I have a soft spot for Merchant Ivory films (especially Howard’s End) so I decided to bump Maurice up on the Netflix queue.  I really wasn’t sure what to expect beyond a standard MI historical film….with naked men.  I will also throw in the caveat that I haven’t read Maurice by E.M. Forster; I’ve read A Room with a View and Howard’s End, so I am used to Forster’s style, and I do know Forster wrote Maurice pre-WWI but it was never published until the 1970s due to the subject matter.

So I was expecting a love story (-ish) about a homosexual relationship that for very obvious reasons must be repressed (because you can get arrested for being a homosexual at that time in Great Britain).  Which is exactly what Maurice is – a film about a forbidden relationship and the protagonists are both male.  It is a very lovely film and all the men are beautifully appointed as to styling which really does lend to the feminized/cloistered college atmosphere where Maurice (James Wilby, who I love in Gosford Park) and Clive (Hugh Grant, in his first major film role) meet.  The relationship between Maurice and Clive is very tender and the parts are very well-played by the actors; the pain and misunderstanding between the couple that occurs when they realize they must act more “straight” is almost palpable.  It did get a little uncomfortable for me toward the end of the film when Maurice begins a relationship with the gamekeeper at Clive’s estate; it’s a little mismatched as far as age, education, and class so it does seem that Maurice, who really can’t supress his sexual orientation the same way Clive can, takes advantage of the gamekeeper.  So it’s a little dirty-old-man and teenager, which is a bit icky whatever the genders of the couple.

I really liked Maurice – I must read the book now.

movie star drool

Post-Oscar Netflix Queue Management

Not only did I have a lovely time watching the Oscars on Sunday (I did miss Hugh Jackman as host, though – that was so much fun last year) I followed up the ceremony by adjusting my Netflix queue.  The Hurt Locker arrived last week (didn’t have time to watch it) and I bumped District 9 and Inglourious Basterds up to the top of the queue so they arrived today.  Squee.

Coming up shortly is A Serious Man, An Education, Up in the Air, and Precious with Crazy Heart, The Imaginarium of Dr.
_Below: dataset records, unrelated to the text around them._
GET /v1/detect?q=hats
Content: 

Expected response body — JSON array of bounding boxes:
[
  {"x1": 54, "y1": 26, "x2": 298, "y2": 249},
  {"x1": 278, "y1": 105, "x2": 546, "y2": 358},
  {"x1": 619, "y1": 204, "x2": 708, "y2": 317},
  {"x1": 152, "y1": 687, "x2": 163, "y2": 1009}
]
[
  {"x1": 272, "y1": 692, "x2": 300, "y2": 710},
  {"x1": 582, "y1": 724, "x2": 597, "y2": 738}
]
Parnassus, and The Young Victoria releasing in April.

However, with over 400 movies in my queue (including the “Saved” section) I might get an itch to watch something else first.

stuff I read

Shutter Island

Shutter Island has a really intriguing premise:  a severely disturbed psychiatric patient has excaped from a high-security island mental institution/prison requiring US Marshals to investigate.  It’s set in the 1950s so the setting invites a little Maltese Falcon-esque noir into the mind’s eye.  When Teddy and Chuck (the Marshals) start to investigate the goings-on at Shutter Island things start to get a little wierd.  And that’s an understatement.

Dennis Lehane has a fantastic gift for descriptions and he sets the mood so, so well.  Teddy has fantatstical dreams and they are so vividly described, adding to the heightened suspense (which was already at a fever pitch due to the hurricaine).

Unfortunately, I had the plot twist figured out by the time the hurricaine passed the island.  While Lehane’s description kept me going I was a little disappointed when the denoument proved me right.  I’m a huge Sherlock Holmes fan and I love the “aha!” moments in those stories, I’m never disappointed to find out I’m right or wrong.  With Shutter Island I just didn’t have an “aha” moment; the revelation just felt old-hat.  Also, I thought Lehane wimped on the plot in the last chapter.

Shutter Island was fun to read, a nice diversion, and I wanted to get the book read before I watched the movie.